There is a stark beauty to the winter landscape: tree limbs outlined against a bluebird sky on a sub-zero morning, the full moon lighting up the snow as if the outside lights are on, the clear views of our beautiful hills and mountains, and a white canvas that invites our imagination of the promise of the green season to come. My winter gardens host nature’s visitors to enjoy seed heads left on bee balm and Joe Pye weed. It is a delight to see the birds and squirrels looking for their meals amongst what I left standing for them in the gardens. What a beautiful sight to see two young deer sunning themselves, curled up comfortably in the woods beyond my back border garden, on a warm January afternoon. The plants that did not get cut back before the early arrival of winter offer a wild sculpture garden that changes with each winter storm.
The days are beginning to lengthen, and thoughts of getting back to tending the soil start to stir as paper whites bloom in the kitchen.

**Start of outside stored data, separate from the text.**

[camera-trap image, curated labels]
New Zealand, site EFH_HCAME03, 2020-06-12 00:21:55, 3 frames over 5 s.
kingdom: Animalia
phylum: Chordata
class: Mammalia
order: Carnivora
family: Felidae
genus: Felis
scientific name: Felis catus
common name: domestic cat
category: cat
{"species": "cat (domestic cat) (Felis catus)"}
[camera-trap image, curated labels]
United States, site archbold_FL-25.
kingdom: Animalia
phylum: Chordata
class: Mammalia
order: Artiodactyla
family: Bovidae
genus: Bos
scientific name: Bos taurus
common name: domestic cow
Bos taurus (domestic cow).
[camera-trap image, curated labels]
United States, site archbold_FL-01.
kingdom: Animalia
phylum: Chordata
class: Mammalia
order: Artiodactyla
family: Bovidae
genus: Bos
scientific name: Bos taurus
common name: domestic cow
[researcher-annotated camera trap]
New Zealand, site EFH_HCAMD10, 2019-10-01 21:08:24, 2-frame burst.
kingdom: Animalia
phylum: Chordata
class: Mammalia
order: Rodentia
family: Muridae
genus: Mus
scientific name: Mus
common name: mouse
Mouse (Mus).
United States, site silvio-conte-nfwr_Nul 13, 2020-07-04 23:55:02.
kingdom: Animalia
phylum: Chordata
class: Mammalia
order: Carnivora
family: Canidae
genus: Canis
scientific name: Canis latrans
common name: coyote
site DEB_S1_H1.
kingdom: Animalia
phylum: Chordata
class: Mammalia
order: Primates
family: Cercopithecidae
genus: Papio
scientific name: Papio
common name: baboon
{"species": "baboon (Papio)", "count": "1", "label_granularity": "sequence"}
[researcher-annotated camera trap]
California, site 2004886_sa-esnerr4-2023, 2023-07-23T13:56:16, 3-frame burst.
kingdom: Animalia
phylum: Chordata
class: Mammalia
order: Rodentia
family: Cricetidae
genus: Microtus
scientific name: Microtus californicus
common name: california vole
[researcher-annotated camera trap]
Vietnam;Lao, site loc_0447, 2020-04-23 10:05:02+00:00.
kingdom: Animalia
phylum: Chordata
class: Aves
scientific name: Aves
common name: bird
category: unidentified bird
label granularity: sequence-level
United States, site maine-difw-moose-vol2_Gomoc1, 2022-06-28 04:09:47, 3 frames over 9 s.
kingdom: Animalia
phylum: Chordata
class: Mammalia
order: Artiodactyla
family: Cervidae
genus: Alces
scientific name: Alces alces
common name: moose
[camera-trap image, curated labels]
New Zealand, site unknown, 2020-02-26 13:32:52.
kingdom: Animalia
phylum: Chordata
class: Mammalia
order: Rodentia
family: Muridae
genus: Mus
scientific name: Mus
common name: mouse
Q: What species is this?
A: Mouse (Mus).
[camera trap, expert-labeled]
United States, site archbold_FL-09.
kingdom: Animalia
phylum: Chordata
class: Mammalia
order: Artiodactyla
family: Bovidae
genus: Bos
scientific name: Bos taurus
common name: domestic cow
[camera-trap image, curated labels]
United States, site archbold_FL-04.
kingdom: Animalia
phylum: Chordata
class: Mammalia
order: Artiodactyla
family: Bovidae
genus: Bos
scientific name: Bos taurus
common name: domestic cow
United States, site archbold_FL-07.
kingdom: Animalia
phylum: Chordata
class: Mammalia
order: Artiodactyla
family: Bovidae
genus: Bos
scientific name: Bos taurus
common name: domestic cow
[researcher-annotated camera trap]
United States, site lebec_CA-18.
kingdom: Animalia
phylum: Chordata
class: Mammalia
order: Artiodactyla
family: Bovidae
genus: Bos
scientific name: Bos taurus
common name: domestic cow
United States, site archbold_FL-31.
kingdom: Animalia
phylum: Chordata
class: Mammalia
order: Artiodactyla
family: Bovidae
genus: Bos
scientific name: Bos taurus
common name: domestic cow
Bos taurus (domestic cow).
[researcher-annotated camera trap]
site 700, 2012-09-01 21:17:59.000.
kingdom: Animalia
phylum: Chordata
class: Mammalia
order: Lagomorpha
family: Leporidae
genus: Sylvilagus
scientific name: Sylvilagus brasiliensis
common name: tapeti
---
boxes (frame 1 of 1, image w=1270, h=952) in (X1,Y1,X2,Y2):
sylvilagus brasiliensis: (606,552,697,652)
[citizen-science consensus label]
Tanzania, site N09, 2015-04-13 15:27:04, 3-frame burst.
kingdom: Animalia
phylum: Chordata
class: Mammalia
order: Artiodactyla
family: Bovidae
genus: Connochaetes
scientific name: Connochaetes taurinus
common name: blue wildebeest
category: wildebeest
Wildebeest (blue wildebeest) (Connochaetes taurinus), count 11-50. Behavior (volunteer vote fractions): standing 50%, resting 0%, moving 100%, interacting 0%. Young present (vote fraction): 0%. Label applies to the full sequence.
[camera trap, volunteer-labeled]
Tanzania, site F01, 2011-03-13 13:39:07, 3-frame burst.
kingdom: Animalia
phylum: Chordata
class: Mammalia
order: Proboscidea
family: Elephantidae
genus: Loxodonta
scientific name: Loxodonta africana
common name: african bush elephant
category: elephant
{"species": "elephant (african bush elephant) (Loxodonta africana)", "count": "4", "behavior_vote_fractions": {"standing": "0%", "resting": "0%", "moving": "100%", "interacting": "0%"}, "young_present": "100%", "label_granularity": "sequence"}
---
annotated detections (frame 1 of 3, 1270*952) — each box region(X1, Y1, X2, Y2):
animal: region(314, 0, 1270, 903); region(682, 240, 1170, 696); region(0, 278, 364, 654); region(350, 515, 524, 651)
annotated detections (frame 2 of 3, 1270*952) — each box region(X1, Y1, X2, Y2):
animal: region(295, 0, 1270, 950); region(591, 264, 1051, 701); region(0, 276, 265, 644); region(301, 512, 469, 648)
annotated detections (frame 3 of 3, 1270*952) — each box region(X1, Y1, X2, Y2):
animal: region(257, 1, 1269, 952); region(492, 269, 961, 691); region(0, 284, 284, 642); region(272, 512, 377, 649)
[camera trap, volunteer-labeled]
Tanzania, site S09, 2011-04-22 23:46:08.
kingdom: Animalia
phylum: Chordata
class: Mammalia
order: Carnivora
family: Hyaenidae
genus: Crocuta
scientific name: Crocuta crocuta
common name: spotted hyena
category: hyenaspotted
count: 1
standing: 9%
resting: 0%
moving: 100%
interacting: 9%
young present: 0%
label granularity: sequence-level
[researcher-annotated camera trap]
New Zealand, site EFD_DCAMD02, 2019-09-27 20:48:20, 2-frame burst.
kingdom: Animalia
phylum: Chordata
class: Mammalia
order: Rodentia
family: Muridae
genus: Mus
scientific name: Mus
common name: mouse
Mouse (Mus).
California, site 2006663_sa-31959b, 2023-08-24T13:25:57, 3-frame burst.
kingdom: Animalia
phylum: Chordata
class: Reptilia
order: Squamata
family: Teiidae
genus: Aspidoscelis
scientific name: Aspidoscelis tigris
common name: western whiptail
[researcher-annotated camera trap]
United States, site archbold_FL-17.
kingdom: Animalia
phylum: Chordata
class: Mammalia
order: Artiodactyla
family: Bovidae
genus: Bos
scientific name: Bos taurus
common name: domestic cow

The winter has been a challenge for many of our landscapes as ice storms, heavy snow, and high winds have torn limbs from pines, lilacs, and shrubs and left trees and shrubs in need of some attention to shape them into new and interesting features. Winter is a wonderful time to prune shrubs and trees as they are dormant, and our landscapes are more visually open, allowing space to really see that shrub and tree within the context of our gardens and yards.
I love winter, with all its fierceness and gentle beauty, the quiet of a full moon evening and the whistling of the north wind, the smell of a wood stove and skiing down a trail surrounded by snow covered branches on a blanket of fresh snow. Soon we will smell the scents of spring in a melting stream, the mud on our back roads, and the sweet steam rising from the sugarhouse. These events and many more nature bring us; are the perennial reminders of the promise of the green season to come. We are fortunate to live in the beautiful Upper Valley, where each season has a beauty and rhythm of its own.